Datacube

Datacubes are multi-dimensional arrays which store data along several "axes" of metadata. The Polytope Datacube component provides an interface to such datacubes. In particular, it describes essential features of the underlying datacubes, such as their axes, and specifies data querying mechanisms on them.

Datacube Structure

Example

In ECMWF's NWP datacube, choosing the "oper" stream will give different "variable" axis indices than when choosing the "wave" stream. Choosing a specific "stream" index thus changes the subsequent choice of "variable" axis indices.

This suggests that there is a natural axis ordering which we should follow when extracting data. Polytope's Datacube component implements such an axis ordering. This in turn ensures that Polytope is able to support all types of branching and non-branching datacubes.

Datacube Axes

Axes in a datacube refer to the dimensions along which the data is stored. Values along these axes are called indices. Polytope distinguishes two main types of axes: the ordered and unordered categorical axes. These two types of axes cannot be handled in the same way by the Slicer component, hence their distinction.

  • Ordered Axes

    Example

    In ECMWF's NWP datacube, the "latitude" axis is an ordered axis. Indeed, the "latitude" axis stores floating point numbers, which are comparable and can be ordered into numbers of increasing value.

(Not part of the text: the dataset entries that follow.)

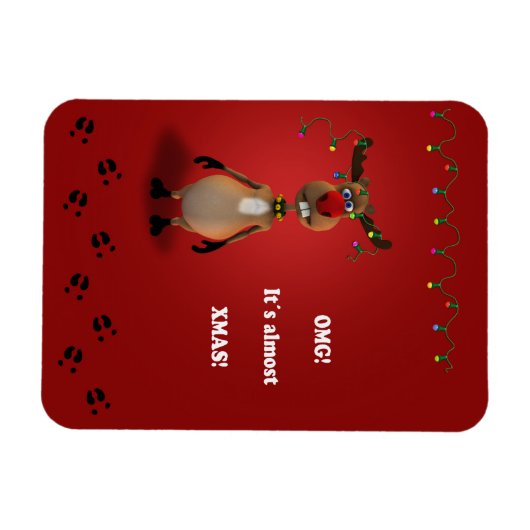 おもしろいクリスマス赤ノーズ・トナカイ マグネット (横)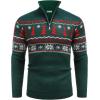 COOFANDY Men’s Quarter Zip Pullover Sweater Casual Zip Up Polo Sweater Knit(Dark Green and Christmas Tree)
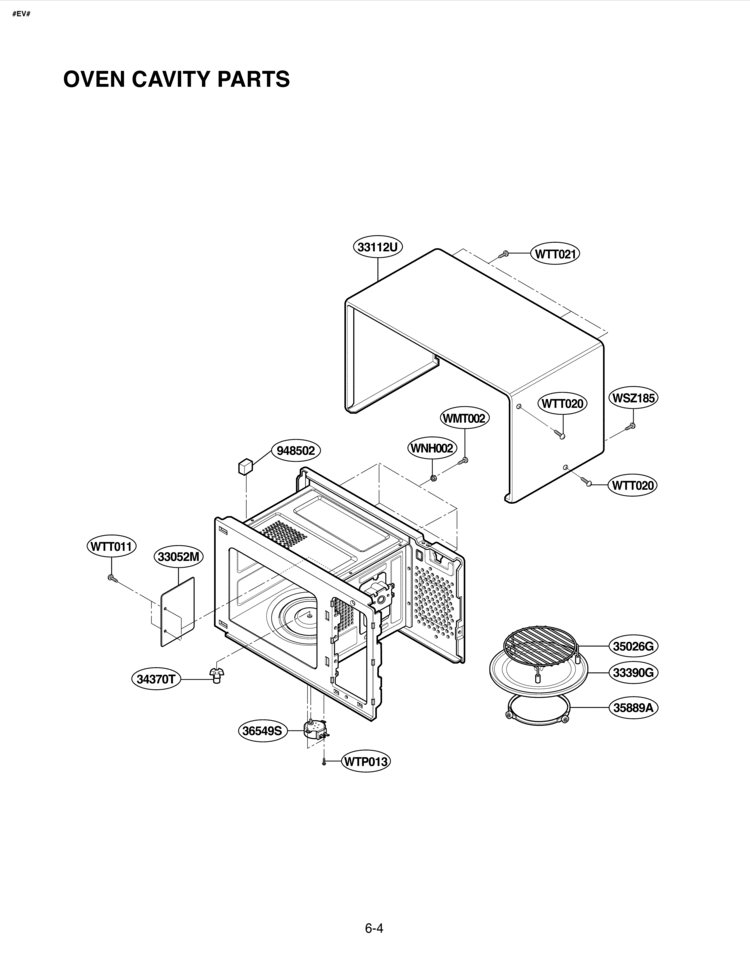 OVEN CAVITY PARTS Diagram and Parts List for LMH1517CVST  LG Microwave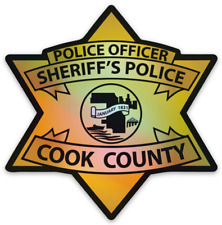 COOK COUNTY SHERIFF'S POLICE STAR DECAL STICKER - Police Officer, Holographic... picture
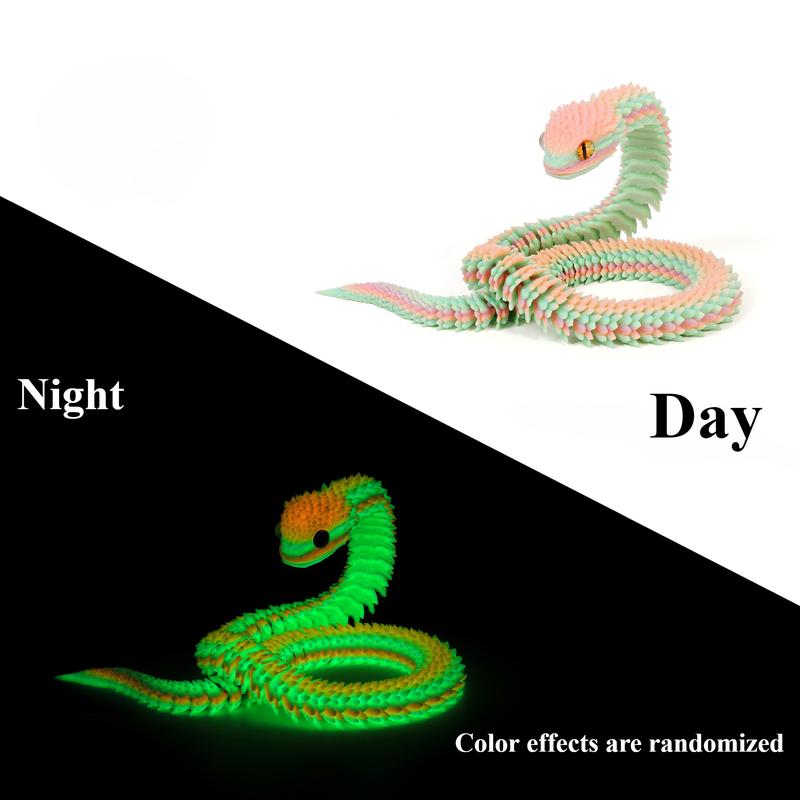 3D Printed Animals-Snake Viper,3D Printed Snake Toys 3D Printed Articulated Snake 3D Printed Animals Animal Model Ornaments Creative Funny Toy Festival Gift for Frends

    There are many different types of ordered axes. More details about the ones currently implemented in Polytope can be found here.

  • Categorical Axes

    Example

    In ECMWF's NWP datacube, the "variable" axis is a categorical axis. Indeed, the "variable" axis stores the names of the available variables such as "temperature" or "wind speed". These name strings are not comparable and can thus not be ordered, but rather form distinct categories.

Datacube Request Trees

Datacube request trees are a custom tree data structure used to store the successive axis indices found by the Slicer component during the extraction process. They are used to communicate between the Datacube and Slicer components as well as to query specific axis indices from the datacube.